Abstract: PO0481
Hyperkalemia, CKD, and RAAS Inhibition: A Triad with a Fine Balance to Prevent Mortality
Session Information
- CKD Risk Factors: Diet, Environment, Lifestyle
October 22, 2020 | Location: On-Demand
Abstract Time: 10:00 AM - 12:00 PM
Category: CKD (Non-Dialysis)
- 2101 CKD (Non-Dialysis): Epidemiology, Risk Factors, and Prevention
Authors
- Goncalves, Luis Falcao, Hospital Beatriz Angelo, Loures, Lisboa, Portugal
- Raimundo, Mario Rui, Hospital Beatriz Angelo, Loures, Lisboa, Portugal
Background
Hyperkalemia (HK) is a common and dangerous complication of CKD. HK is also a complication of beneficial therapeutic agents acting on the RAAS. Our goal was to investigate incidence, prevalence and clinical outcomes of at least one episode of HK in a CKD population outpatient setting. Additionally, we investigated the association of HK with changes in RAAS inhibition and mortality risk.
Methods
Retrospective analysis of all adult patients referred to a nephrology clinic over a 6 years period. We included CKD stage 3 patients with at least 24 months of follow up and 3 or more serum potassium determinations. The prevalence of HK at first consultation and incidence during follow up were accessed. Patients were spited in two groups prior to analysis: A) Patients without any HK episode and B) Patients with at least one HK episode.
Results
Out of the 3008 patients referred, 575 (19.1%) met the inclusion criteria (mean age: 70.4 years; 63.7% male and 94.0% white color). Mean follow-up was 4.1±1.8 years. The prevalence of HK at first consultation was 8.7% and follow up incidence 21.7%. From this cohort, 164 (28.5%) had at least on episode of HK (Group B) and 101 (17.6%) died. During the follow up, RAAS inhibition drugs was removed or not started in 200 (34.8%) and diuretic was initiated in 165 (28.7%). At least one HK episode was associated with Diabetes (65.9 vs 42.3%, p<0.001), Heart failure (36.6 vs 28.0%, p=0.007), Macroalbuminuria (34.1 vs 21.2%, p=0.001), CKD progression (33.5 vs 16.3. p<0.001) higher frequency of diuretic initiation (38.4 vs 24.8%, p<0.001) and higher mortality (27.6 vs 13.7%, p<0.001).

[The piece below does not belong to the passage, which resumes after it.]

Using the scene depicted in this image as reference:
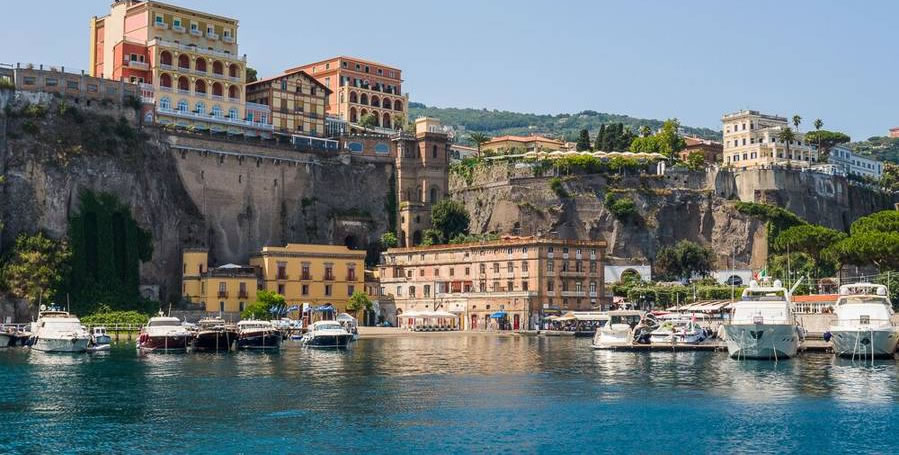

The independent predictors of mortality were: At least one HK episode (OR 1.82, 95% CI 1.08-3.04); Heart Failure (OR 1.97, 95% CI 1.16-3.35); Older age (OR per 1 year increase 1.04, 95% CI 1.02-1.07); CKD progression (OR 4.18, 95% CI 2.43-7.19); Patients who maintained RAAS inhibition during follow up (OR 0.50, 95% CI 0.26-0.96); Patients who started RAAS inhibition during follow up (OR 0.38, 95% CI 0.16-0.88).
Conclusion
Our study confirms that RAAS inhibition had and protector and independent impact in mortality when prescribed in CKD early stages. Patients with at least one episode of HK have a higher risk of mortality. All efforts should be made to maintain these therapeutic agents, looking for other ways to control hyperkalemia rather than stop it.